Monday, March 20, 2023


Elections are a vital aspect of democracy. It provides an opportunity for citizens to choose their leaders and decide the direction of the nation. This year's elections also offer a chance for the consolidation and sustenance of democracy and the gains that have been made so far. However, the aftermath of an election is as important as the election itself. It is a period of reconciliation, healing, and consolidation of the gains made. The post-election period presents an opportunity for the winning candidates and the defeated oppositions to come together and work towards the betterment of the country. 

There is a huge and needed task of consolidating on the gains we made regardless of all the attendant problems faced in the build up of this elections, by all the stakeholders - the election umpire (INEC), the electorates and those to be elected into office. 

The introduction of the BVAS was instrumental in making the process a little more seamless and quicker. The reliability however, is yet to be proven as that will be an issue in the court of law, as some of the contestants are already heading there for fair hearing (which they are welcome to explore as it is within their constitutional rights to do so). Another point of concern is the pockets of violence, disruptions and threats to life experienced during this time. They were often fueled by the polarization of the political environment, with supporters of different candidates and parties engaging in exchanges that discolours our existence as a one and united people. Ethnicity and religion has been dangerously weaponised. The outcome of such violence has been seen to be devastating, leading to needless loss of lives, unwanton destruction of property, and the untamed disruption of social and economic activities. The challenge, therefore, is to find ways to prevent or manage such violence, especially in the post-election period. We need to seek ways and engage all stakeholders to build something viable and enduring as a collective.

Another challenge is the need to address the grievances of the opposition. Elections often lead to winners and losers. The defeated parties may feel that the election was not free and fair, leading to protests and calls for the nullification of the results. The challenge, therefore, is for the winning party to address these grievances in a transparent and fair manner, reassuring the opposition that their concerns are being heard and addressed. Failure to address these grievances can lead to a lack of trust in the electoral process, which can have negative consequences for future elections.

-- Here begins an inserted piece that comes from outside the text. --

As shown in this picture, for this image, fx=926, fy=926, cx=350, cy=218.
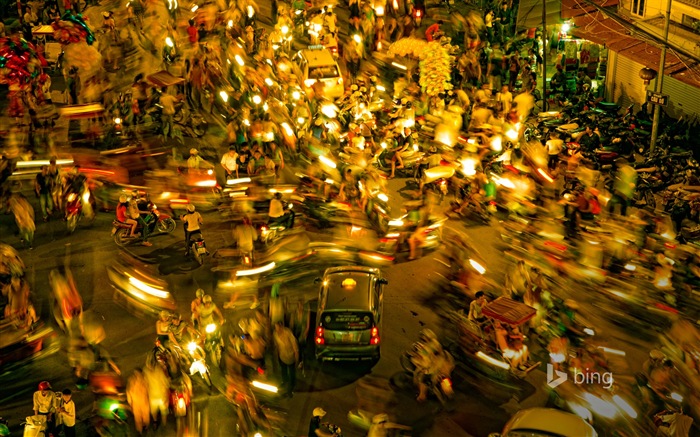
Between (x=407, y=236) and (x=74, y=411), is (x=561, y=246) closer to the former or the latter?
(x=407, y=236)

Threats to life are also a significant challenge that has to be addressed. It is not uncommon for politicians and their supporters to receive threats, leading to fear and uncertainty. This can be especially true for opposition politicians, who may feel targeted by the winning party. The challenge, therefore, is to ensure the safety and security of all politicians and their supporters, regardless of their political affiliation. This can be achieved through the provision of adequate security, the implementation of laws to protect politicians and their supporters, and the promotion of a culture of non-violence and tolerance.

Despite the challenges of consolidating gains after an election, there are several steps that can be taken to ensure a peaceful and successful transition.

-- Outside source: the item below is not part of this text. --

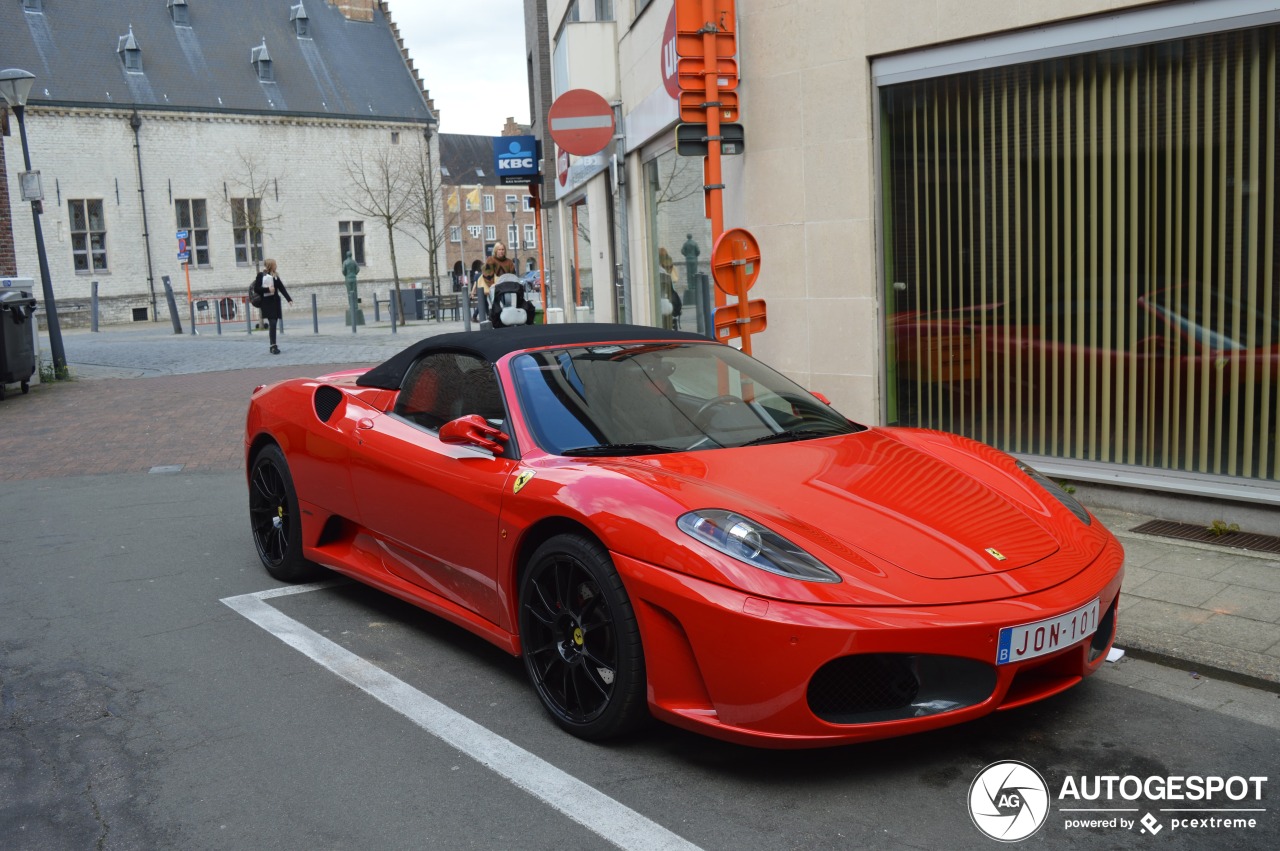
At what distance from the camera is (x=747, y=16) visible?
9133mm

One of the first steps is to promote national unity and reconciliation. Elections often create divisions among people, with supporters of different candidates and parties holding grudges against each other. The winning party can take the lead in promoting unity and reconciliation by reaching out to the opposition and other stakeholders. This can be done through the establishment of a national unity government or the inclusion of members of the opposition in key government positions. Such a gesture can help to ease tensions and promote a sense of inclusivity.

Another critical step is to address the grievances of the opposition. The winning party should take the concerns of the opposition seriously and be willing to engage in dialogue to find solutions to the issues raised. This can be done through the establishment of a commission to investigate allegations of electoral malpractices or through the provision of legal avenues for the opposition to challenge the results. Addressing the grievances of the opposition can help to promote trust in the electoral process and reduce the likelihood of future conflicts.

The promotion of a culture of non-violence and tolerance is also essential to consolidating gains after an election. Political leaders should use their positions to promote messages of peace and unity, encouraging their supporters to refrain from engaging in violent behaviour. The media can also play a role in promoting a culture of non-violence by reporting on the importance of peaceful and a united country.

In my view, the Labour Party has done well to rock the boat and establish itself as the third force many of us have been clamouring for. By tipping the scales, they have shown and proven that 'structure' is a fad. The Nigerian electorate is interested in voting competence rather than allowing a party run rough shod over an entire nation. For the first time, we saw gubernatorial candidates 'begging' for votes; more females were elected across board; long-serving politicians who have held on to power like it's their birthright were booted out of office and a lot of political neophytes emerging. The electorates have simply proven that it is not party as usual; and this outcome must be sustained by continued engagements between the party structure and the masses. Ideologies has to be projected and the common good that will be beneficial to all, instead of a select few, be largely discouraged.

Finally, bridges should be built between political rivals and a future collectively charted for the sake of our future and the future of our children.

Long live the Federal Republic of Nigeria!!!

Unity and Faith, Peace and Progress!!!